Review: Leica D-Lux 4

If you’re serious about your pictures but wary of lugging around your SLR, you’ve had an embarrassment of riches in the last couple years, thanks to an array of plush, full featured point-and-shoots. A rasher of updates has just arrived: The Canon G10, the Panasonic DMC-LX3K, the Nikon P6000, and, the Rolls-Royce of the bunch: The Leica D-Lux 4.

This is an excellent camera: Small enough to go unnoticed in a coat pocket but solidly built, with full-on manual controls, a decent and large LCD viewscreen, and a capable, 24mm wide-angle lens with an enormous range that makes up for noticeable image bending at the edges.

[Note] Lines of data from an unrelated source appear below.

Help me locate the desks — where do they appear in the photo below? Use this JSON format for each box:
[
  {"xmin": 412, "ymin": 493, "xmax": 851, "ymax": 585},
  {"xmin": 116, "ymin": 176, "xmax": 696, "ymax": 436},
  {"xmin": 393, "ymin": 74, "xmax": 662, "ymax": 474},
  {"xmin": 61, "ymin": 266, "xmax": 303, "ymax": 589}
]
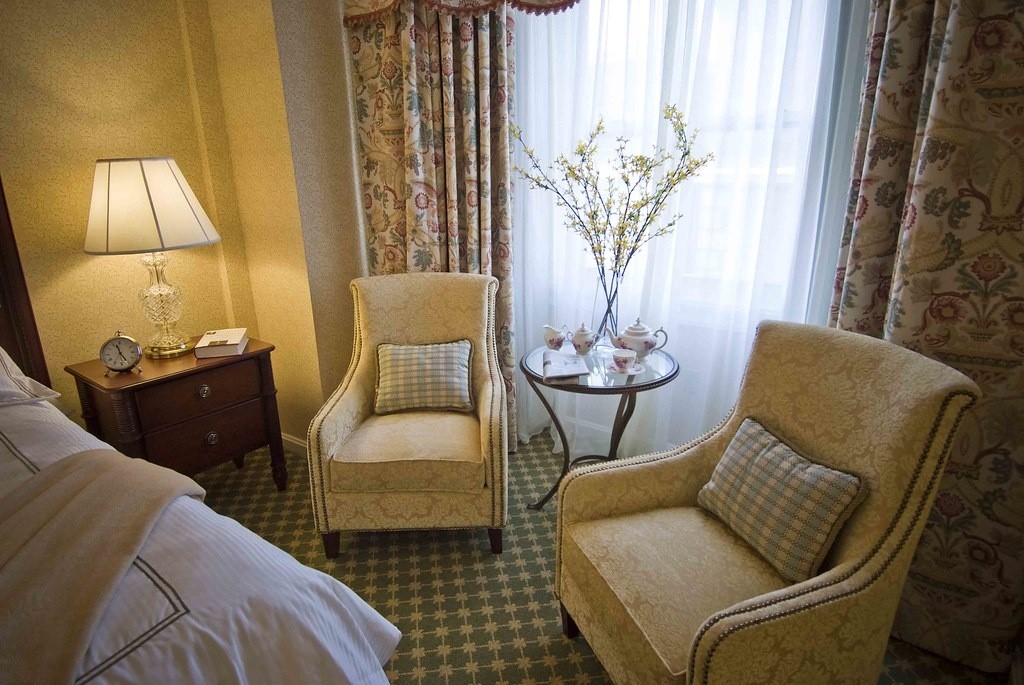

It shoots superb pictures — compared to the G10 and allotting for a slight difference in megapixels, the images are sharp and the color performance is astounding — dramatically more vivid, crisp, and accurate than even the ballyhooed G10. Granted, at ISO’s higher than 400, considerable noise creeps in — a tiny bit worse than the G10 — but that’s to be expected in this camera class.

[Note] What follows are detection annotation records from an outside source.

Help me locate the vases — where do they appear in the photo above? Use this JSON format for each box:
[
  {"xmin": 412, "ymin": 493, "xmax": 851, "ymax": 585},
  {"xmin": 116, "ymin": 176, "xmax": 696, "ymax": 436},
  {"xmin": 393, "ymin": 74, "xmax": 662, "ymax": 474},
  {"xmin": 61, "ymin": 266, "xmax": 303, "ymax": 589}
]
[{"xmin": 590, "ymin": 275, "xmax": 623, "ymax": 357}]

The colors, phenomenal white balance, and solid low-light performance are all a direct result of Leica choosing not to boost megapixels in the D-Lux 4 versus its predecessor, and focusing instead on improving the sensor and firmware. Amazing and clever, for sure — but not so fast. If you’re a camera fiend and this all sounds weirdly familiar, you’re right: Panasonic took the exact same tack with the widely hailed (and Leica co-branded) DMC-LX2K, and its follow-up the LX3K. The Leica and the Panasonic have virtually identical specs, but Leica insists that its colors and firmware are even better still — and that their superior service and warranty (three years versus one) are worth a premium.

Based on a limited, side-by-side comparison with the Lumix, those performance differences are slight, at best. Sure, it’s a Leica, and the styling is superb, with detailing slightly superior to the Lumix. But it’s almost $400 more, which knocks it down a couple pegs. If you’ve got that kind of cheese, may we also interest you in buying an old bridge, out in Brooklyn?